A new groundbreaking tsunami warning system, based in Hyderabad, India, has been scheduled for launch in the first quarter of 2015.
The technology, created by the European company RegPoint, will will have the ability to send SMS messages immediately to all mobile phones in a designated locality, pinpointing precise warnings, guidance or other information to a specific geographical region before a disaster strikes.
In the case of a Tsunami, the warning service will be able to provide citizens with accurate and rapid information on the size, scale, and expected time of the disaster, as well as with advice on how best to secure their safety.
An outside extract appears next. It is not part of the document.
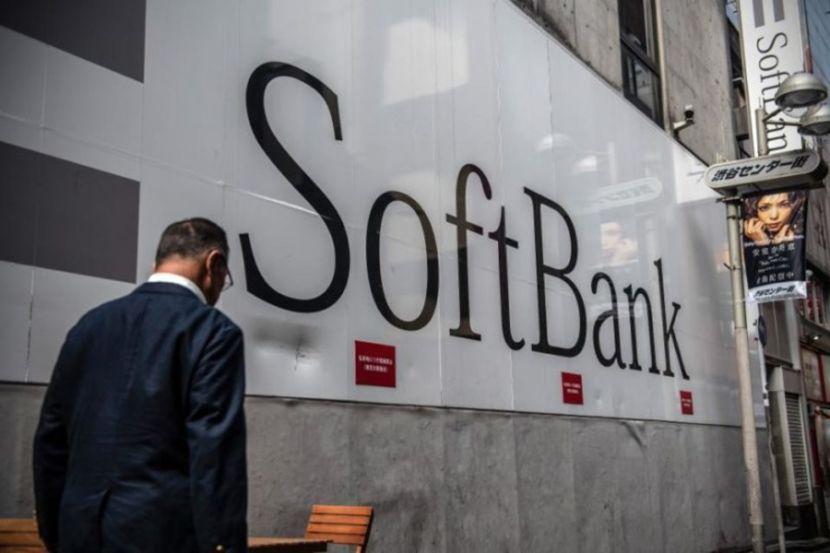 Japanese Softbank Reports a Record Loss of nearly $ 9 Billion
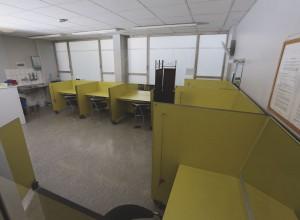 Drogenkonsumraum in der Drogenhilfe-Einrichtung Kick der Aidshilfe im Gesundheitsamt. In diesem Raum können sich die Süchtigen unter Aufsicht eine Spritze setzen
The Indian National Center for Ocean Information Services (INCOIS) has recognized how imperative an effective early-warning system is, especially since the Boxing Day Tsunami of 2004 killed 230,000 people in 14 countries around the Indian Ocean, and has been working with UK based firm RegPoint to put one in place.
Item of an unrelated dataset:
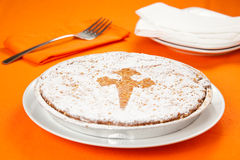 Almond cake from santiago of compostela Royalty Free Stock Photography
“Even in a technologically advanced 21st century, we remain dangerously exposed to the worst Mother Nature has to offer,” RegPoint’s Chief Executive, Sophia Salenius, said.
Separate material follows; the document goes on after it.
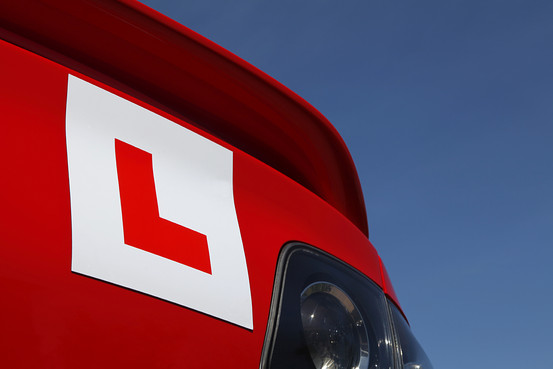 The Myth of the Impossible British Driving Exam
“When we launch our new warning service in 2015, which we have been developing in conjunction with the Indian government, we will have gone a long way to preventing future loss of life.
“When the final technological development is completed early next year, we will have the capability to utilise a wealth of information and state of the art scientific analysis to significantly improve survival rates when disasters hit.”
Siddhartha Das, an experienced technical manager with local experience in the region, has been hired to run the growing operation, as the Indian government, in association with RegPoint, gears up for the launch of its new disaster warning service.
“We have been faced with some technical challenges over the last six months that we are now beginning to overcome. With the help of a new technical partner on site in Hyderabad, we are making the final improvements to a system that will undoubtedly save hundreds of lives,” said Das.